Tahsin ÖTGÜÇ - Emekli Müftü

Tarih: 10.03.2025 17:25

KOMŞU HUKUKU

Facebook Twitter Linked-in

KOMŞU HUKUKU

 

Yeryüzünde yaşayan insanlar her zaman birbirleriyle yardımlaşma ve dayanışma içinde olmak, birbirleriyle iyi geçim kurma ve karşılıklı hak ve hukuka saygı duymak durumundadırlar. Toplumun huzuru ve mutluluğu için bireylerin kendi aralarında sevgi ve saygıya dayalı hayat tablosu oluşturmaları kendileri açısından önem arz etmektedir. Karşılıklı güven duygusunun olmadığı yerde haset ve karamsarlık vardır. Nefret ve kindarlık hastalığı oluşur. Bunun için diyalog ve hoş görüyü oluşturacak ortamı yakalamak için Yüce Allah’ın ve Peygamber efendimizin beyanlarını anlayarak yaşamaya devam etmek gerekir. Bilinenler, samimiyetle yaşandığı zaman müspet yönde tesirini görmek her zaman mümkündür.

Yüce Allah, Kur’an-ı Kerim de şöyle buyurmaktadır: “Allah’a kulluk edin. O’na hiçbir şeyle ortak koşmayın. Ana ve babaya, akrabalara, yetimlere, miskinlere, akraba olan komşuya, yakın komşuya, yakın arkadaşa, yolcuya ve eliniz altında bulunanlara, iyilik edin. Gerçekten Allah, kendini beğenip öğünenleri elbette sevmez.” Nisa suresi 36

Cenab-ı Allah genelde insanlara yardım etmeyi emrediyor. Bunların içerisinde başta anne baba olmak üzere yardıma muhtaç olanlar olduğu gibi komşu ve dostlarımız da vardır. Komşu ve dostlarımızın hak ve hukukuna riayet etmek insani ve İslami bir görevdir.

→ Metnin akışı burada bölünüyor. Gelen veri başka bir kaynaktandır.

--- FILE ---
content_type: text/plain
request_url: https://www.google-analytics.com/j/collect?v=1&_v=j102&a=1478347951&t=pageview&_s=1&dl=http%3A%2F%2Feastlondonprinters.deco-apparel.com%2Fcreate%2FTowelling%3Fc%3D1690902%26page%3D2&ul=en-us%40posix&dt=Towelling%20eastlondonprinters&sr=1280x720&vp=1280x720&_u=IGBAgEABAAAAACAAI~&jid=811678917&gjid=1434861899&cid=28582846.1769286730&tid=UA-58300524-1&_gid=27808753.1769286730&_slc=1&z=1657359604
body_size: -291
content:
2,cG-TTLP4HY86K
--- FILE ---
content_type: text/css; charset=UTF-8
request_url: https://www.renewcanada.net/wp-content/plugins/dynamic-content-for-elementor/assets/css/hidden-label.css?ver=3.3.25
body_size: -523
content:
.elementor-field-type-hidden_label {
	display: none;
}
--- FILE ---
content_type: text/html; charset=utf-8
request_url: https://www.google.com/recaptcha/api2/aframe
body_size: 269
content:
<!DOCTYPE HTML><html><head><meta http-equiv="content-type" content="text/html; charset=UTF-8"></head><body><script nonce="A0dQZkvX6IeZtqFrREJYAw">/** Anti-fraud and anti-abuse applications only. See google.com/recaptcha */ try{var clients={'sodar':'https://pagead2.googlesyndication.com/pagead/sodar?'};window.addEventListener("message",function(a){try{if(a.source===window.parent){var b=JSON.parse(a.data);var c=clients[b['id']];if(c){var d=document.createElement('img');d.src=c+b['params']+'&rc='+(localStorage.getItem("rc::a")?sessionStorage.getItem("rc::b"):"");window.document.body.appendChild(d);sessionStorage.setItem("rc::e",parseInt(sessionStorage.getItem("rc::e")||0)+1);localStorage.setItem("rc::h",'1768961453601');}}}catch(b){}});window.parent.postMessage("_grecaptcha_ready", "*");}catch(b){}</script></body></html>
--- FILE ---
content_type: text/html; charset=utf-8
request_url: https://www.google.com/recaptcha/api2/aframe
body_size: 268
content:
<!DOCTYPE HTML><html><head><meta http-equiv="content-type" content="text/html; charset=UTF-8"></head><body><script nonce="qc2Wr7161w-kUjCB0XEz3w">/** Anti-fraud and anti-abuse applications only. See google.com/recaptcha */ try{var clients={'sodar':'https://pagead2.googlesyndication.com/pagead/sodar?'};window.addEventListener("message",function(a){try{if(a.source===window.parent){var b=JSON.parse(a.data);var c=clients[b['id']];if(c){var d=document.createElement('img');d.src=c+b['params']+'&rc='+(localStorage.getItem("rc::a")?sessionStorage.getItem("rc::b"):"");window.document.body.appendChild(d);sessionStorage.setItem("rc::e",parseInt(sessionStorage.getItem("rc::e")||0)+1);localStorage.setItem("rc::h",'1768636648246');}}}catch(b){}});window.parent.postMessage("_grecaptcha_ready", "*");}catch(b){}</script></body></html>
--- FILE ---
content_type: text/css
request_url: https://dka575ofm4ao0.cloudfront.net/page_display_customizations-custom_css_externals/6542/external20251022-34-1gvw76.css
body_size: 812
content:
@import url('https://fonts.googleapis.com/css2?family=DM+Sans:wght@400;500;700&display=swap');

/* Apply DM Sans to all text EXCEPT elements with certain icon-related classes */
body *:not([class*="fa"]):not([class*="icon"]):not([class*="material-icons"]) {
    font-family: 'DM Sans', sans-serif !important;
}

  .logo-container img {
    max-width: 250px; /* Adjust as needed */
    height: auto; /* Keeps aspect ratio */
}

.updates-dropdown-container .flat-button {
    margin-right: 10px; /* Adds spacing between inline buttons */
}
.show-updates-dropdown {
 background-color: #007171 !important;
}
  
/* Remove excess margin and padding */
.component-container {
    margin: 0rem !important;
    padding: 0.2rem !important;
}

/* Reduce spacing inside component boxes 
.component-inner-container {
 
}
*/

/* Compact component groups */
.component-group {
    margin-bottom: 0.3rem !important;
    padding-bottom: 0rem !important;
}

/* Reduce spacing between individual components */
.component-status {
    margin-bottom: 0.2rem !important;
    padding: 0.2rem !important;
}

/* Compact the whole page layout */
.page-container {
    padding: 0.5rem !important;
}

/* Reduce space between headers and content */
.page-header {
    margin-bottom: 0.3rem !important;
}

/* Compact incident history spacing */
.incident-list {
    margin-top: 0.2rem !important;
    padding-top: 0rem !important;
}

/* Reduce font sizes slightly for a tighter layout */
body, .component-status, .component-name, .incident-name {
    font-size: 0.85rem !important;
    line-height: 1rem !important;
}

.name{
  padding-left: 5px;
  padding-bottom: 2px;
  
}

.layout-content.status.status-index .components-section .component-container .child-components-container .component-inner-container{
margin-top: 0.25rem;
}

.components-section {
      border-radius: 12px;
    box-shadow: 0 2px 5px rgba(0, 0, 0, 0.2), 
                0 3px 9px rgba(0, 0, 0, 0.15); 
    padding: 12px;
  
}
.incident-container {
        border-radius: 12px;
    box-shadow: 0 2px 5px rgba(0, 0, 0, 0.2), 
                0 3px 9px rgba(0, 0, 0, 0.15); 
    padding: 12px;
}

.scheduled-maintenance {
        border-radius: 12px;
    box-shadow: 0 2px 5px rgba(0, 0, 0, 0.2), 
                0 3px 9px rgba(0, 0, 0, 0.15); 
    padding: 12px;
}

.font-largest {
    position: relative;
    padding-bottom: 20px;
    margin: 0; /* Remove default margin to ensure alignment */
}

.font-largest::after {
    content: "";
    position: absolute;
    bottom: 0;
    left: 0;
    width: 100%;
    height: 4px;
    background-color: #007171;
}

Peygamberimiz bir hadislerinde şöyle buyurdular: “Sizden Allah’a ve ahiret güne iman eden misafirine ikram etsin. Sizden Allah’a ve ahiret gününe iman eden komşusuna eziyet etmesin. Sizden Allah’a ve ahiret gününe iman eden konuştuğu zaman ya hayır konuşsun veya sükût etsin.” Müslim, iman,74.

İnsanlara ikram etmek sünnettir. Bunun miktarı önemli değildir. Önemli olan dost ve komşularımızı memnun kılacak bir şeyler ikram edebilelim. İkram ve hediyeleşmeler toplumdaki bireyler arasında sevgi ve saygıyı oluşturur. Güven duygusunu pekiştirir. Komşularımızla karşılaştığımızda selam verip hal hatır sorulduğunda mutlu bir hava oluşacaktır. Varsa dargınlık veya küskünlük kendiliğinden son bulacaktır.

Peygamberimiz (sav) efendimiz, “Üç defa vallahi iman etmiş olmaz” buyurdu. Sahabiler: Kim iman etmiş olmaz, ya Resulallah? Diye sordular. Efendimiz, “Yapacağı fenalıklardan komşusu güven içinde olmayan kimse” buyurdu. Buhari, Edep 29.

Yardımlaşmak, paylaşımda bulunmak, kişinin bir ihtiyacını gidermek güzeldir. İyilik yapılamıyorsa, buna maddi yönden imkân yoksa komşumuzu rahatsız edecek söylem ve eylemden uzak olmak lazım gelir. Bu durum da, iyilik yerine geçer. Müslümana yakışan, yaraya merhem olmaktır. Düşeni kaldırmak, aç olanı doyurmaktır. Kendisi için sevdiğini komşusu için de sevmektir.

Komşularımızı zaman zaman, ziyaret edip varsa ihtiyaçlarını gidermeye çalışmak insani ve İslami bir görevdir. Dargınlık ve küskünlük hallerinin üç günden fazla sürmemesine dikkat etmeliyiz. Karşılıklı yardımlaşma ve dayanışmaya önem vermeliyiz. Onların mutlu olmasının bizleri de mutlu edeceğini düşünmeliyiz. Komşu ve dostlarımızla birlikte huzur ve mutlu olmak, yaşadığımız kentin de havasını müspet yönde değişmesine vesile olacaktır. Bunun sağlanması için ikram ve hediyeleşmeye önem vermeliyiz. Bilmeliyiz ki, ikram ve hediyeler, komşuluk ve dostluklarımızı samimi hale getirecektir.